■ What the task requires: From the forum post below on keeping a custom ID in a web session, list every option the asker proposes for doing this.

(Excerpt to read)

I'd like your opinion on which option -- or whether there's another option I haven't considered -- to use if I want to persist my own ID in a web session without round-tripping to the database constantly. I know that, by default, the login control creates a Forms Authentication cookie with the username of the membership object. So -- I could:

  1. Implement the Logging_In method of the login control to add my field to the authentication cookie manually

if (Membership.ValidateUser(Login1.UserName, Login1.Password)) { FormsAuthenticationTicket ticket = new FormsAuthenticationTicket( 1, Login1.UserName, DateTime.Now, DateTime.Now.AddMinutes(30), Login1.RememberMeSet,

"some custom data want to store in ticket....", // User-data, in this case the roles FormsAuthentication.FormsCookiePath);

string hash = FormsAuthentication.Encrypt(ticket); HttpCookie cookie = new HttpCookie( FormsAuthentication.FormsCookieName, hash);

if (ticket.IsPersistent) cookie.Expires = ticket.Expiration;

Response.Cookies.Add(cookie);

  1. Create a custom MembershipUser Object that inherits from MembershipUser and provides my extra property. I'll still have to persist it somehow (in Session? eww..)

  2. Create a custom Profile Provider that contains the extra field and cache that in session. This seems a bit like overkill, though, for the few fields I would actually cache.

What's the best practice here? I've read countless articles and the extra data in the forms ticket seems like the best so far.

A: 

The MembershipUser.ProviderUserKey is of type object, using the default provider we cast this to a Guid in order to use it.

(End Excerpt to read)
(Source data)

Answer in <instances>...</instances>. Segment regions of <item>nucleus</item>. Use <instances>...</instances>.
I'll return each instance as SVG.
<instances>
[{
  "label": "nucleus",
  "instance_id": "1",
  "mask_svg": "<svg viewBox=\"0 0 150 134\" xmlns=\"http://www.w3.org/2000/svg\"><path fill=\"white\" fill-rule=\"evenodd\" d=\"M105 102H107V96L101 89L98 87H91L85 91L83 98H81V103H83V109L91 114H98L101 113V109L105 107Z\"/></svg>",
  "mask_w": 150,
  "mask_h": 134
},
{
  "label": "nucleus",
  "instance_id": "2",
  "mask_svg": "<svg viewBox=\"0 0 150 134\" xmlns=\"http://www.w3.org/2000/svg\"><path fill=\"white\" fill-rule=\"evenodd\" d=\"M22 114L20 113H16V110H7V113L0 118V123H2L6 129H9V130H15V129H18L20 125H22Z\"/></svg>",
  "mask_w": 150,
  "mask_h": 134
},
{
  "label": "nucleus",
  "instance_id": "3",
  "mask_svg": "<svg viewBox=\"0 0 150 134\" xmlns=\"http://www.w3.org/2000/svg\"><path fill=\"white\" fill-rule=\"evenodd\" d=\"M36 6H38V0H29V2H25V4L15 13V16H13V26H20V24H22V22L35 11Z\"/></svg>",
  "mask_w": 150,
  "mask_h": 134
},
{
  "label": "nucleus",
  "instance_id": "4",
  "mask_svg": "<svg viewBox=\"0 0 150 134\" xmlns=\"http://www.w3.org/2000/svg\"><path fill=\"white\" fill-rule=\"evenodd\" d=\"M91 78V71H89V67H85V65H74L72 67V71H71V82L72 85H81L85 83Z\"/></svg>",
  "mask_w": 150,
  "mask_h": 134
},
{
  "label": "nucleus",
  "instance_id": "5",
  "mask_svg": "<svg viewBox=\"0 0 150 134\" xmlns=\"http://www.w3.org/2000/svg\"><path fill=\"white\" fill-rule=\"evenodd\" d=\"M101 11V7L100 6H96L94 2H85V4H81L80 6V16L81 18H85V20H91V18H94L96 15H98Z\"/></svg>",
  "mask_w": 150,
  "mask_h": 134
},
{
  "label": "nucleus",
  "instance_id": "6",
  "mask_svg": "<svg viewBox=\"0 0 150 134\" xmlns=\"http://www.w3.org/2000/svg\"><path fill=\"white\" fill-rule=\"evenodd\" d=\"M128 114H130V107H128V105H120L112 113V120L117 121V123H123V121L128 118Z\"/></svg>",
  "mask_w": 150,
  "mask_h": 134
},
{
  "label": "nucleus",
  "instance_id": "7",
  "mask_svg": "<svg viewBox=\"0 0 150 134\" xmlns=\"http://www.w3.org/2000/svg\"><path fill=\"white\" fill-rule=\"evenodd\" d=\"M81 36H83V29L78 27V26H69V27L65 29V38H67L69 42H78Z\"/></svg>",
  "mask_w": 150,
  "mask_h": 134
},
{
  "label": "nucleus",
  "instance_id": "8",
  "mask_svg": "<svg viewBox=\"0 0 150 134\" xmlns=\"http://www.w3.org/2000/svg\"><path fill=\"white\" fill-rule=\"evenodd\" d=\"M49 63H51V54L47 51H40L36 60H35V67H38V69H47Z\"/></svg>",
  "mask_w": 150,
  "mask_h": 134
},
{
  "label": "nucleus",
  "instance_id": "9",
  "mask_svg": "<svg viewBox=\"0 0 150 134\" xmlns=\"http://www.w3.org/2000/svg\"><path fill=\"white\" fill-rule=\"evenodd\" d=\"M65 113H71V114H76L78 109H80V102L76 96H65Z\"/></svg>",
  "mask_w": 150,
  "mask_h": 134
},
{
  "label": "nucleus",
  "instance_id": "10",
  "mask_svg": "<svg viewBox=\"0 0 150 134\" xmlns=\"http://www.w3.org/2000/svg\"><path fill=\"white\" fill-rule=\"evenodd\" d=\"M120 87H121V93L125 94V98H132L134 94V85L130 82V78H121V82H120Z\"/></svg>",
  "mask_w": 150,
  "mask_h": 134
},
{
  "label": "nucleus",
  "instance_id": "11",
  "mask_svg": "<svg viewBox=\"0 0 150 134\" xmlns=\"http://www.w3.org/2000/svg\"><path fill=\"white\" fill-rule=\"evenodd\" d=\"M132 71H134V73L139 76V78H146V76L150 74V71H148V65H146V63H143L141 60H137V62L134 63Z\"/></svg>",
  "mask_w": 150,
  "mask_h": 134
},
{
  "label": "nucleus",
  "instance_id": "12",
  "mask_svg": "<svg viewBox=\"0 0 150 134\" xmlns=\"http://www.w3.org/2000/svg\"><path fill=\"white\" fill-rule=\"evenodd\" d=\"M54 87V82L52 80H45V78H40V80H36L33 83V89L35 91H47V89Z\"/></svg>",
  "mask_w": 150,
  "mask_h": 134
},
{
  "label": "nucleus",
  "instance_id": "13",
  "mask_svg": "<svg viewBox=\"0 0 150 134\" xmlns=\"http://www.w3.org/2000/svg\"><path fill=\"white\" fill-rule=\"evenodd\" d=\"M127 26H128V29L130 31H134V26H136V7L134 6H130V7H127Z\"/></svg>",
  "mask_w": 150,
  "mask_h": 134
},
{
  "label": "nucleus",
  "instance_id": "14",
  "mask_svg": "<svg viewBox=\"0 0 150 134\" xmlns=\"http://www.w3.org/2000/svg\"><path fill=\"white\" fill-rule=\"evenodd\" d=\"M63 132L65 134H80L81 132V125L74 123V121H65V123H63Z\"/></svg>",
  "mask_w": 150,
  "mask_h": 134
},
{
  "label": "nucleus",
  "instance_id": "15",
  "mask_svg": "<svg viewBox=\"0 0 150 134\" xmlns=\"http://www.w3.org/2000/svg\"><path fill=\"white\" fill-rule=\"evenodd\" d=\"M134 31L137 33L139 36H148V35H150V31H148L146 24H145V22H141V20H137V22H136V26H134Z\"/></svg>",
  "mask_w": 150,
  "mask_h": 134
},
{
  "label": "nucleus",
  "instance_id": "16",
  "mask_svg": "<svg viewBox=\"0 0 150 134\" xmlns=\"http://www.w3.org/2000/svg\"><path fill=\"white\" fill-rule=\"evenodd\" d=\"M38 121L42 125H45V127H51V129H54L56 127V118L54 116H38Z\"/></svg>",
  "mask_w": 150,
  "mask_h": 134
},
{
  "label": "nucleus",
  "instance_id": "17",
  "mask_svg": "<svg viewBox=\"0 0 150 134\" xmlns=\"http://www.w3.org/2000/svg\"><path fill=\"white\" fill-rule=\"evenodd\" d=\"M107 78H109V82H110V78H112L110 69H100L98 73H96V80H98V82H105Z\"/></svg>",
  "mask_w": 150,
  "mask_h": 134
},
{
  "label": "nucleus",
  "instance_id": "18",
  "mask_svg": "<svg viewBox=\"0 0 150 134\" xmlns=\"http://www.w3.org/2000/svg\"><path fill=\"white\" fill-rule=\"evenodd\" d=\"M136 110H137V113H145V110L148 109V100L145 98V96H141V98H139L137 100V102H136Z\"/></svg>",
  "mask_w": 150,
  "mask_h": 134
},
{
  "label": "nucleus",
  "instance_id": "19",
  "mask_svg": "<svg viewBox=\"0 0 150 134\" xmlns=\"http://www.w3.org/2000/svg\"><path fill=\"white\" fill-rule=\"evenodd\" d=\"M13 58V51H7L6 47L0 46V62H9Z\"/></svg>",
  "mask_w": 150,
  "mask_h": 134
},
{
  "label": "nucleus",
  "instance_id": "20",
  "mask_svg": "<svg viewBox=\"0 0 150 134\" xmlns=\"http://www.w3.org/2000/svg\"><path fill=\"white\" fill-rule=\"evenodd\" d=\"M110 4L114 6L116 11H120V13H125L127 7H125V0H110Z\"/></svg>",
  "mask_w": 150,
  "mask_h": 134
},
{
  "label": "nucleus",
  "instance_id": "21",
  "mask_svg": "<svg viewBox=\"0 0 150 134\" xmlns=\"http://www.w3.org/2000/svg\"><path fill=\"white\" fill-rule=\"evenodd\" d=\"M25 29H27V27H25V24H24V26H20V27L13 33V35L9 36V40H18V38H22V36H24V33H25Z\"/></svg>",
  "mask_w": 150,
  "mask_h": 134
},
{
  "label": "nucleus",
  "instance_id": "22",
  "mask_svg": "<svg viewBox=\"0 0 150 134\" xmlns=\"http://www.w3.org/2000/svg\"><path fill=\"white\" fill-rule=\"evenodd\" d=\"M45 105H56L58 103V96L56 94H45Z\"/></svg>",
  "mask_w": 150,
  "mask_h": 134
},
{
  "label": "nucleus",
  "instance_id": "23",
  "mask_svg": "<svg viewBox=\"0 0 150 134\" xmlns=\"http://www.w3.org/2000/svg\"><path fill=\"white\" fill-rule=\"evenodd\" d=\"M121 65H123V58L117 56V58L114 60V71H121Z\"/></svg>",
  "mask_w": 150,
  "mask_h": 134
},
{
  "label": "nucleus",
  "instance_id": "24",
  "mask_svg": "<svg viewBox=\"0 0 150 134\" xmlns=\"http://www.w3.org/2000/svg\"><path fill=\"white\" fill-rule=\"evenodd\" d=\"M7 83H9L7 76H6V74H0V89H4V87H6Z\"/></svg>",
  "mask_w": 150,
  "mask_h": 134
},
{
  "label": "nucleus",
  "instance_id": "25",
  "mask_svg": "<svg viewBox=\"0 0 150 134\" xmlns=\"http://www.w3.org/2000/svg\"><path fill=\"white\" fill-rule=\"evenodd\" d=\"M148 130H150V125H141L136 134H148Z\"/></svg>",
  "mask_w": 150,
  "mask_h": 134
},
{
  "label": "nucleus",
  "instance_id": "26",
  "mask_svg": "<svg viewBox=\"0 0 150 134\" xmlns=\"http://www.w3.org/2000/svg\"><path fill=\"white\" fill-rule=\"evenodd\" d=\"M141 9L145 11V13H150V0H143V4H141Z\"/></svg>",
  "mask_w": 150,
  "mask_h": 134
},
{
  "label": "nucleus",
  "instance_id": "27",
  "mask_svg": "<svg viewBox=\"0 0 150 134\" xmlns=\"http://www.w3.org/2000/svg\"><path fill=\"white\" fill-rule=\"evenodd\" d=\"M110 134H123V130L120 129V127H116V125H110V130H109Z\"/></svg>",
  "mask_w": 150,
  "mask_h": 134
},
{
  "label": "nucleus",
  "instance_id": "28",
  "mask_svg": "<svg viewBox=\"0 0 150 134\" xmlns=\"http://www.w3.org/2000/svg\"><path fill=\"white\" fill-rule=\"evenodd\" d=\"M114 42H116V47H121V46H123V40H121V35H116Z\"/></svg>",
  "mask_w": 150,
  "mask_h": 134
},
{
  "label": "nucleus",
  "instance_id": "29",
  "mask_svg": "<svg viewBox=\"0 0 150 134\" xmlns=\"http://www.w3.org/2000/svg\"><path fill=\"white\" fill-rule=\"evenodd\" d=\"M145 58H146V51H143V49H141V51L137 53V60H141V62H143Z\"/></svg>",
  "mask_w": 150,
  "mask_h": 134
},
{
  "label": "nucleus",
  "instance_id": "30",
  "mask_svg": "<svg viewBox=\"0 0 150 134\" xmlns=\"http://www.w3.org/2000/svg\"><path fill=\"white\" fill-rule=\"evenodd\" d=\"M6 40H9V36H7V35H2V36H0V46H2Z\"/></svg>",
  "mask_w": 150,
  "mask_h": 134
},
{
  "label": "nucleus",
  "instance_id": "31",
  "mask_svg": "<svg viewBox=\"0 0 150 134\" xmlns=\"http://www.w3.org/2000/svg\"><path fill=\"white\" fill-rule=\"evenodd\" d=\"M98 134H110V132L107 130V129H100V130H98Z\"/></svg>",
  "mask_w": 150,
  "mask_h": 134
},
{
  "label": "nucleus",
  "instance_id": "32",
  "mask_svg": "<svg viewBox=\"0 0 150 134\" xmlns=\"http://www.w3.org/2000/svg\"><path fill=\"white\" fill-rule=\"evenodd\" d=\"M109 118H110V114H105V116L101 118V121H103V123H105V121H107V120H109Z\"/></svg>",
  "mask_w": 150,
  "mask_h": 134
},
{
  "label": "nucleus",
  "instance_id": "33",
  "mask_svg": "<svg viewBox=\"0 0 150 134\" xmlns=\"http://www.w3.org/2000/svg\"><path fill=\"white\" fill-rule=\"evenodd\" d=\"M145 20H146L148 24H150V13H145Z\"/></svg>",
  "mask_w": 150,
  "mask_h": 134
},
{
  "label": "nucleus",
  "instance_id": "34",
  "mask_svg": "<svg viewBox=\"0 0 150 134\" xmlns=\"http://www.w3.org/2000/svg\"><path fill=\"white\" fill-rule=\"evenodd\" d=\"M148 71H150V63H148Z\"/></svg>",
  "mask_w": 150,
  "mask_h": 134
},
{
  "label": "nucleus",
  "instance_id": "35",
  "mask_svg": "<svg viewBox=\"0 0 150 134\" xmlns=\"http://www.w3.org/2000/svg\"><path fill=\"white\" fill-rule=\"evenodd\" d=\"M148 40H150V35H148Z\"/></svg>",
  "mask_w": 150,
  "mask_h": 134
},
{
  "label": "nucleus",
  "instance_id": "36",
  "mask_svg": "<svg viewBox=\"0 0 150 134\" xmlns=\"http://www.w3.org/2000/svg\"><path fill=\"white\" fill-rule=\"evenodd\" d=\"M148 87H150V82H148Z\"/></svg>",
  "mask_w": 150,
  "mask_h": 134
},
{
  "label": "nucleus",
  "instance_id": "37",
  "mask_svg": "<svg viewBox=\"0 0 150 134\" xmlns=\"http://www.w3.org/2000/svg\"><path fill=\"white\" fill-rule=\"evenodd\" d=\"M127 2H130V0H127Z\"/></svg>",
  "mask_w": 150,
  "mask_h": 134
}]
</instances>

(End Source data)

■ Your solution:
- Implement the Logging_In method of the login control to add the field to the authentication cookie manually.
- Create a custom MembershipUser object that inherits from MembershipUser and provides the extra property.
- Create a custom Profile Provider that contains the extra field and cache that in session.